What Is Tortoise Shell Rot?
Shell rot or ulcerative shell disease is an infection to a tortoises shell. It occurs when bacteria, fungi, or algae infects the blood vessels of their shell. Tortoise shell rot can effect the carapace and the plastron of the shell and it’s mainly caused by the tortoise living in a dirty environment that doesn’t get regularly cleaned.
Bacteria thrives in these conditions thus making it possible for a tortoises shell to become infected. Shell rot is also more likely to occur when your tortoise is poorly and their immune system is compromised, as they will struggle to fight bacteria.
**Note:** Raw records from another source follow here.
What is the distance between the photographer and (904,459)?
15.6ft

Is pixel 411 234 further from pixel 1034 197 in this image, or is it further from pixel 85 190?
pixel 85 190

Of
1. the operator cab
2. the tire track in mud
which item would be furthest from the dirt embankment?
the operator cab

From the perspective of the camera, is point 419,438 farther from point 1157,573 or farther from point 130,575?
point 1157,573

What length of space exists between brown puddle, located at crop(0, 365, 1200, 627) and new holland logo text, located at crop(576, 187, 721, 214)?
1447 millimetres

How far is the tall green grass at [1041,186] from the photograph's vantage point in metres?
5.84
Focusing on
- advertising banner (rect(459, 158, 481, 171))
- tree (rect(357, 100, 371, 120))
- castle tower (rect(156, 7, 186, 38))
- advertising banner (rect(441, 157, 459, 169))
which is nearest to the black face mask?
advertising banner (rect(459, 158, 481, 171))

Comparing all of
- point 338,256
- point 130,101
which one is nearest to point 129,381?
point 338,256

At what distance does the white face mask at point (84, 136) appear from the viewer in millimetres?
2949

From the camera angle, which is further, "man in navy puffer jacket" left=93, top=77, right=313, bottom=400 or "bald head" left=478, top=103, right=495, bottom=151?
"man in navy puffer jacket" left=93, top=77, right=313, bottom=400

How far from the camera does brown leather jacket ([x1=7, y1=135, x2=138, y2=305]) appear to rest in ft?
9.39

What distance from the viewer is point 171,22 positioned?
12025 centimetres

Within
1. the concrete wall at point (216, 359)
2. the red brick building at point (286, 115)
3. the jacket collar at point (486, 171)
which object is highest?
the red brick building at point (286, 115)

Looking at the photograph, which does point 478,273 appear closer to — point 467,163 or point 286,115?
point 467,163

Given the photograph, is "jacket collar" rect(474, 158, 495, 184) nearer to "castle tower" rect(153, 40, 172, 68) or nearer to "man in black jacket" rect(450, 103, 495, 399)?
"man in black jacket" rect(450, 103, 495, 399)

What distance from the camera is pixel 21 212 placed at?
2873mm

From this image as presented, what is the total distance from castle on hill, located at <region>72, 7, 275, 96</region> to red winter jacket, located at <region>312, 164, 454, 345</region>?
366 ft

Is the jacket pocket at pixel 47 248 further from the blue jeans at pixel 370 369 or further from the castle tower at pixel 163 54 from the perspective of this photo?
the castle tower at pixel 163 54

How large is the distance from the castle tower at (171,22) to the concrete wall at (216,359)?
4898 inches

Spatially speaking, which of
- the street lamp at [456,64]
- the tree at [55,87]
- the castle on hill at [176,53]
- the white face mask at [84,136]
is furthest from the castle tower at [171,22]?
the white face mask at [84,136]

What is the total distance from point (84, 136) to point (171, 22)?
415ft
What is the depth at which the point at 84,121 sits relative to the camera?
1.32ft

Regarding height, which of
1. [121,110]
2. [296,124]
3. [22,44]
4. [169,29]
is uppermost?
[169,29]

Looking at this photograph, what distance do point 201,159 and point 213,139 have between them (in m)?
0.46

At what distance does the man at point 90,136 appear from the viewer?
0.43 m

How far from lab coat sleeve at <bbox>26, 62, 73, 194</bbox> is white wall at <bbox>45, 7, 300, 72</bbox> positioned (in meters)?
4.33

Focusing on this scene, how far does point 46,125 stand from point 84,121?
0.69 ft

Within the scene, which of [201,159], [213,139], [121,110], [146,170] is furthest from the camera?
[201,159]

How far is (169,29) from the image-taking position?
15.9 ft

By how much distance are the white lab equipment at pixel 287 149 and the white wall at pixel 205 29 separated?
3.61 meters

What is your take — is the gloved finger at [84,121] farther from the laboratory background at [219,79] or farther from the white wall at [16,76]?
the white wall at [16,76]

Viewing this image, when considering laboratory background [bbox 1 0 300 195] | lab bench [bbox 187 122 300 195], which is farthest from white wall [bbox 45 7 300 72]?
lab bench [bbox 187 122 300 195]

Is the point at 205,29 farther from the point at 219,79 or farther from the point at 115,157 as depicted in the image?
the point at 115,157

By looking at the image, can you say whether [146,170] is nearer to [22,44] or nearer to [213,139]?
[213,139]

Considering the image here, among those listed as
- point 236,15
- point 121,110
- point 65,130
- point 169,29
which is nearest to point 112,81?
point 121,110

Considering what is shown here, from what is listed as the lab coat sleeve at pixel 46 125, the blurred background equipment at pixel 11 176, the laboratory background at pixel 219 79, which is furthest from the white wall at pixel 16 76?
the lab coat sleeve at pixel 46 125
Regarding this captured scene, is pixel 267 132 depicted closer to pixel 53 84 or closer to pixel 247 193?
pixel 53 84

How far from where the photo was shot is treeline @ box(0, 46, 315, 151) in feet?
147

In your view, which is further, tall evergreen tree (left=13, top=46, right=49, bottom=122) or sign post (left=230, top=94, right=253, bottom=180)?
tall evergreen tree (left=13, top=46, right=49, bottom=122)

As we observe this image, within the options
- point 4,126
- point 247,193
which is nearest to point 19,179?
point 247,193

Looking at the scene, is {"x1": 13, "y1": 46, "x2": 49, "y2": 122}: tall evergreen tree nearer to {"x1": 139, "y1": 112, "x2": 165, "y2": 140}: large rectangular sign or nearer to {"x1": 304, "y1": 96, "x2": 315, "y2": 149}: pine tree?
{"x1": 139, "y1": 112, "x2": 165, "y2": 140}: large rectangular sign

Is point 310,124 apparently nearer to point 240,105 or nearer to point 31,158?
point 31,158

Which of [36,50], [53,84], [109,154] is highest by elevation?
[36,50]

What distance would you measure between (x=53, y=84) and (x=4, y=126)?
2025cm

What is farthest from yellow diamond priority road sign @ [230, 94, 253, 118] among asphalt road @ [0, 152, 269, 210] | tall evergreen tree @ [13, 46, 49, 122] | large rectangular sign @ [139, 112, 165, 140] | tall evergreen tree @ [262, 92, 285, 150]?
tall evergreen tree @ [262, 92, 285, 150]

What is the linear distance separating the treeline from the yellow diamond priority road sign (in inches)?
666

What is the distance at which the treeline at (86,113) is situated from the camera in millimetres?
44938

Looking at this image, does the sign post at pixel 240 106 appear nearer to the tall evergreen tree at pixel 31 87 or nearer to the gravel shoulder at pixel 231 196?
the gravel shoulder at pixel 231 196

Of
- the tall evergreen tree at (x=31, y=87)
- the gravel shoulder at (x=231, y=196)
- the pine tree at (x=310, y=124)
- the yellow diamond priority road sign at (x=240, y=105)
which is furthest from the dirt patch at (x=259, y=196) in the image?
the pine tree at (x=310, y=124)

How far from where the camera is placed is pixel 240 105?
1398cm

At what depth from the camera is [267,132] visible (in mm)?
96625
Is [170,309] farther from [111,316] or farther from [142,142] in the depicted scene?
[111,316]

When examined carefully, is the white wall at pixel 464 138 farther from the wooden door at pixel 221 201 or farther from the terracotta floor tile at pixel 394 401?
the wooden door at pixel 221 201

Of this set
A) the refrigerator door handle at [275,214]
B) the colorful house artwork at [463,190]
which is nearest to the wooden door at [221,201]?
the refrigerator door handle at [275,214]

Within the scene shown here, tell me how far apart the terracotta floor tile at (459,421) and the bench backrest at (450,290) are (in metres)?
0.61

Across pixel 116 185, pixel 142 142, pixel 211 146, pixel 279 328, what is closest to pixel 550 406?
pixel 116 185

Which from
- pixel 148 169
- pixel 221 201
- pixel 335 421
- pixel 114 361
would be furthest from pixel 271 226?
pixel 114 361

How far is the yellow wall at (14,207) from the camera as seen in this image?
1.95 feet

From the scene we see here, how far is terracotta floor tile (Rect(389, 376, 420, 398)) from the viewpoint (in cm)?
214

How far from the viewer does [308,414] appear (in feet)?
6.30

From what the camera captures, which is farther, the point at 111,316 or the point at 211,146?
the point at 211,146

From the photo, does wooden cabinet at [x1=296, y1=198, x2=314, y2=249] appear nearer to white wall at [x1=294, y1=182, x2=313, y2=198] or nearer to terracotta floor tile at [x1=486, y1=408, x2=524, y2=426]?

Let’s look at how to recognize the symptoms of tortoise shell rot so you can stop it before any damage is done.
What Are The Symptoms Of Tortoise Shell Rot?
The longer that infection exists in the tortoise, the more damage will be done as the infection spreads into the deep tissue. To recognize shell rot in your tortoise look out for the following symptoms :
- Smelly discharge coming from the shell
- The shell plates appearing soft or lifting off
- Red coloured fluid being visible the plates of the shell
- Soft areas or pitting under the surface of the shell
- Shell appearing cracked
Shell rot must be treated as soon as you recognize the symptoms as it can lead to deep-seated shell abscesses which would require surgical intervention if left untreated.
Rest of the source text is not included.